■ Goal of the exercise ■
Rewrite the lines below as a JSON list of strings, one string for each line, skipping blank lines and leaving out the pictures.

==================================================

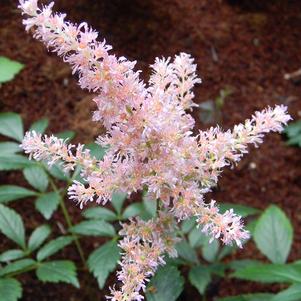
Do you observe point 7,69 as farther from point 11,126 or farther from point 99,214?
point 99,214

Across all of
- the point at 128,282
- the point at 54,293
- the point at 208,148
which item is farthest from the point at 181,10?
the point at 128,282

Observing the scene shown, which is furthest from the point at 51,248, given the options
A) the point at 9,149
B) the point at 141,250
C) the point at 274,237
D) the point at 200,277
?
the point at 274,237

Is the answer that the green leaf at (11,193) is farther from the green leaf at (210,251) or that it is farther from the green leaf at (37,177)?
the green leaf at (210,251)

==================================================

■ Correct result ■
[
  "Do you observe point 7,69 as farther from point 11,126 or farther from point 99,214?",
  "point 99,214",
  "Across all of",
  "- the point at 128,282",
  "- the point at 54,293",
  "- the point at 208,148",
  "which item is farthest from the point at 181,10?",
  "the point at 128,282",
  "Observing the scene shown, which is furthest from the point at 51,248, given the options",
  "A) the point at 9,149",
  "B) the point at 141,250",
  "C) the point at 274,237",
  "D) the point at 200,277",
  "?",
  "the point at 274,237",
  "Is the answer that the green leaf at (11,193) is farther from the green leaf at (210,251) or that it is farther from the green leaf at (37,177)?",
  "the green leaf at (210,251)"
]